» Teks Bacaan
JAKARTA - Wakil Ketua Majelis Permusyawaratan Rakyat (MPR), Lukman Hakim Saifuddin menyatakan bahwa penuntasan pelanggaran berat hak asasi manusia (HAM) masa lalu harus dapat melepaskan Indonesia dari beban pelanggaran berat HAM. Karenanya kalau alat-alat bukti pelanggarannya masih cukup, maka mekanisme hukum harus diutamakan.
"Kalau bukti hukumnya tidak lagi mencukupi, maka penyelesaiannya harus mengutamakan kepentingan korban dengan cara kerelaan negara untuk memberikan ganti rugi atau kompensasi. Hanya dengan cara begitulah upaya-upaya melepaskan negara dari sandera pelanggaran berat HAM bisa dikurangi," kata Lukman dalam Dialog Pilar Negara, 'Pelanggaran Ham Masa Lalu dan Solusi Masa Kini' di gedung Nusantara IV, komplek Parlemen, Senayan Jakarta, Senin (30/7).

» Baris Data
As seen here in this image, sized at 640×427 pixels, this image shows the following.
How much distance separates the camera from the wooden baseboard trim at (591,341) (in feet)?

» Tugas Anda
Jawablah pertanyaan berikut sesuai isi teks bacaan.
(a) Apa jabatan Lukman Hakim Saifuddin?
(b) Jika bukti hukumnya tidak lagi mencukupi, dengan cara apa negara harus mengutamakan kepentingan korban?
(c) Di gedung mana Dialog Pilar Negara berlangsung?
Data tersebut merupakan bahan tersendiri yang tidak berkaitan dengan teks bacaan.

» Hasil Latihan
(a) Wakil Ketua Majelis Permusyawaratan Rakyat (MPR).
(b) Dengan kerelaan negara untuk memberikan ganti rugi atau kompensasi.
(c) Di gedung Nusantara IV, kompleks Parlemen, Senayan, Jakarta.